▶ **TASK PROMPT**:
Write out the records beneath this line exactly as they appear, minus any images.

-- start RECORDS --

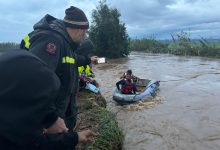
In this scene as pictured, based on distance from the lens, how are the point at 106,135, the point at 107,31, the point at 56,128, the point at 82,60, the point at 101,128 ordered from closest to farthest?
Answer: the point at 56,128
the point at 82,60
the point at 101,128
the point at 106,135
the point at 107,31

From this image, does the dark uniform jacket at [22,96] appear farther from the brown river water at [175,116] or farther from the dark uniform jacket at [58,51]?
the brown river water at [175,116]

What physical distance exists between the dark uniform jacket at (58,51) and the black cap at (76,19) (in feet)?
0.30

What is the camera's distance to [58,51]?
11.0ft

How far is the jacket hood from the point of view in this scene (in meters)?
3.50

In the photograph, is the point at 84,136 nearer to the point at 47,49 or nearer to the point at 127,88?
the point at 47,49

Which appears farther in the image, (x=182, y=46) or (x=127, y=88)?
(x=182, y=46)

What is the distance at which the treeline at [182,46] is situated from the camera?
40894mm

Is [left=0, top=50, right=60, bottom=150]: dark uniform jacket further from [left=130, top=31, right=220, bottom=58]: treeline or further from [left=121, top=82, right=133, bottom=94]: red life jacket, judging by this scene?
[left=130, top=31, right=220, bottom=58]: treeline

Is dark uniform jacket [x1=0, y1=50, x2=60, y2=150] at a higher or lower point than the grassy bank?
higher

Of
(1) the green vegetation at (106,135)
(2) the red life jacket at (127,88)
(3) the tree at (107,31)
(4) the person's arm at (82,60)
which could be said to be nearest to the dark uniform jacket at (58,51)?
(4) the person's arm at (82,60)

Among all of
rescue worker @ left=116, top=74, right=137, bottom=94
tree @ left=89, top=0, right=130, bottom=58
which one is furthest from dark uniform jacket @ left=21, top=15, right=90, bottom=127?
tree @ left=89, top=0, right=130, bottom=58

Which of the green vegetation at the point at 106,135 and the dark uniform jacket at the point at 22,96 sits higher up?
the dark uniform jacket at the point at 22,96

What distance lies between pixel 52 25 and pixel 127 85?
40.9 ft

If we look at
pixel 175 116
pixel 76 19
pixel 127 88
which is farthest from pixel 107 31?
pixel 76 19
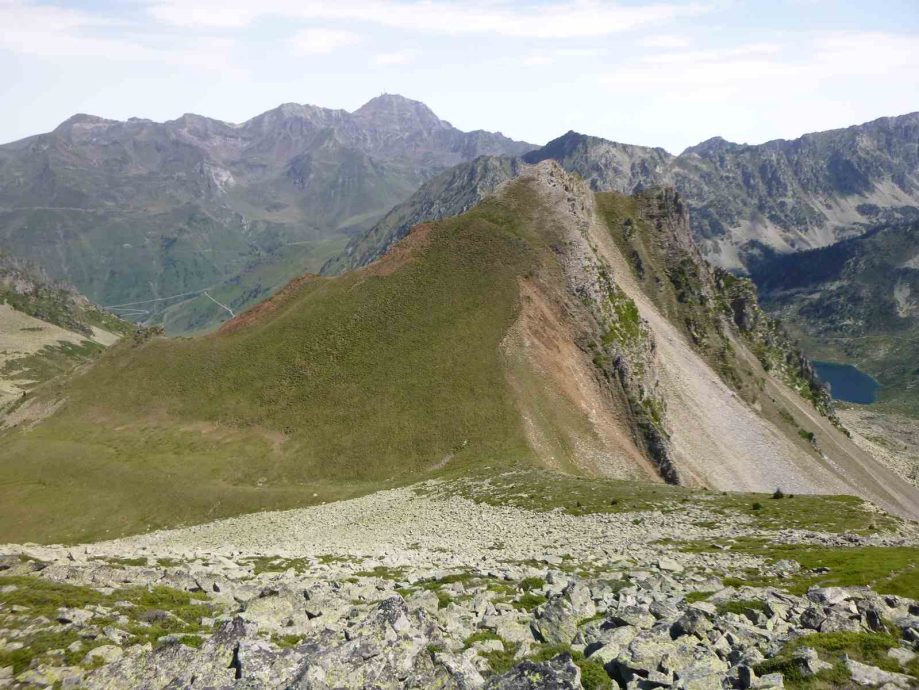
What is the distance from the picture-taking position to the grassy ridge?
6838 cm

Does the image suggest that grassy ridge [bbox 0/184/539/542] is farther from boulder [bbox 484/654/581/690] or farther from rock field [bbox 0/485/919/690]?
boulder [bbox 484/654/581/690]

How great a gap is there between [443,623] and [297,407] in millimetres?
63229

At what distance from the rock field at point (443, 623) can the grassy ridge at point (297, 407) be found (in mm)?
32830

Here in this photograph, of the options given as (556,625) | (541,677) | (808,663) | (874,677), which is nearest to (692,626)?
(808,663)

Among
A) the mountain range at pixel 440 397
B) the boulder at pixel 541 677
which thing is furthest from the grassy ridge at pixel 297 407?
the boulder at pixel 541 677

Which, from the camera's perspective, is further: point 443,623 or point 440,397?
point 440,397

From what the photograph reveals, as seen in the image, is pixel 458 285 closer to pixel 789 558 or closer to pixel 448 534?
pixel 448 534

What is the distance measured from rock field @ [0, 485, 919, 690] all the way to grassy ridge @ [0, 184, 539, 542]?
108 feet

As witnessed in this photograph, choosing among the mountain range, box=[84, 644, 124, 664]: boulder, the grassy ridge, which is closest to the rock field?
box=[84, 644, 124, 664]: boulder

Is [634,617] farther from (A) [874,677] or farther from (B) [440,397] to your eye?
(B) [440,397]

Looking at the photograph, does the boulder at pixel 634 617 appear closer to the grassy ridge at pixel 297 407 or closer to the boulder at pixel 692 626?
the boulder at pixel 692 626

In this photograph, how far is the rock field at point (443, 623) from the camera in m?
18.5

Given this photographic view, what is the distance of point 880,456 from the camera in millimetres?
175750

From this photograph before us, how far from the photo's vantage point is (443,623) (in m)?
23.5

-- end RECORDS --

▶ **RESULT**:
In this scene as pictured, based on distance from the lens, how are the point at 106,135, the point at 107,31, the point at 56,128, the point at 82,60, the point at 101,128 ordered from closest to farthest?
Answer: the point at 56,128
the point at 82,60
the point at 101,128
the point at 106,135
the point at 107,31

From this image, does the dark uniform jacket at [22,96] appear farther from the brown river water at [175,116] or farther from the dark uniform jacket at [58,51]?
the brown river water at [175,116]

What physical distance exists between the dark uniform jacket at (58,51) and the black cap at (76,19) (in feet)?
0.30

What is the camera's distance to [58,51]?
11.0ft

How far is the jacket hood from the point of view in this scene (in meters)?
3.50

In the photograph, is the point at 84,136 nearer to the point at 47,49 or nearer to the point at 127,88?
the point at 47,49

Which appears farther in the image, (x=182, y=46) or (x=127, y=88)?
(x=182, y=46)

What is the distance at which the treeline at [182,46] is situated from the camera?
40894mm

Is [left=0, top=50, right=60, bottom=150]: dark uniform jacket further from [left=130, top=31, right=220, bottom=58]: treeline or further from [left=121, top=82, right=133, bottom=94]: red life jacket, judging by this scene?
[left=130, top=31, right=220, bottom=58]: treeline

Is dark uniform jacket [x1=0, y1=50, x2=60, y2=150] at a higher or lower point than the grassy bank?
higher

Of
(1) the green vegetation at (106,135)
(2) the red life jacket at (127,88)
(3) the tree at (107,31)
(4) the person's arm at (82,60)
which could be said to be nearest to the dark uniform jacket at (58,51)?
(4) the person's arm at (82,60)

Among all of
rescue worker @ left=116, top=74, right=137, bottom=94
tree @ left=89, top=0, right=130, bottom=58
which one is furthest from dark uniform jacket @ left=21, top=15, right=90, bottom=127?
tree @ left=89, top=0, right=130, bottom=58

Which of the green vegetation at the point at 106,135 and the dark uniform jacket at the point at 22,96 sits higher up?
the dark uniform jacket at the point at 22,96

What distance lies between pixel 52 25 and pixel 127 85?
40.9 ft

If we look at
pixel 175 116
pixel 76 19
pixel 127 88
which is farthest from pixel 107 31?
pixel 76 19
What is the distance from the picture-taking position to the grassy ridge?
6838 cm

Does the image suggest that grassy ridge [bbox 0/184/539/542] is farther from boulder [bbox 484/654/581/690] or farther from rock field [bbox 0/485/919/690]?
boulder [bbox 484/654/581/690]

How great a gap is there between [443,623] and [297,407] in millimetres?
63229

At what distance from the rock field at point (443, 623) can the grassy ridge at point (297, 407) be found (in mm)?
32830

Here in this photograph, of the options given as (556,625) | (541,677) | (808,663) | (874,677), which is nearest to (692,626)?
(808,663)

Among
A) the mountain range at pixel 440 397
B) the boulder at pixel 541 677
which thing is furthest from the grassy ridge at pixel 297 407?
the boulder at pixel 541 677

Which, from the camera's perspective, is further: point 443,623 or point 440,397?
point 440,397

From what the photograph reveals, as seen in the image, is pixel 458 285 closer to pixel 789 558 or closer to pixel 448 534?
pixel 448 534

What is the distance measured from rock field @ [0, 485, 919, 690] all the way to grassy ridge @ [0, 184, 539, 542]?
108 feet

As witnessed in this photograph, choosing among the mountain range, box=[84, 644, 124, 664]: boulder, the grassy ridge, which is closest to the rock field?
box=[84, 644, 124, 664]: boulder

Is [634,617] farther from (A) [874,677] or farther from (B) [440,397] to your eye?
(B) [440,397]

Looking at the photograph, does the boulder at pixel 634 617 appear closer to the grassy ridge at pixel 297 407 or closer to the boulder at pixel 692 626?
the boulder at pixel 692 626

In this photograph, how far is the rock field at point (443, 623) from the camera in m?
18.5

Given this photographic view, what is the distance of point 880,456 from the camera in millimetres?
175750

From this photograph before us, how far from the photo's vantage point is (443,623) (in m)?
23.5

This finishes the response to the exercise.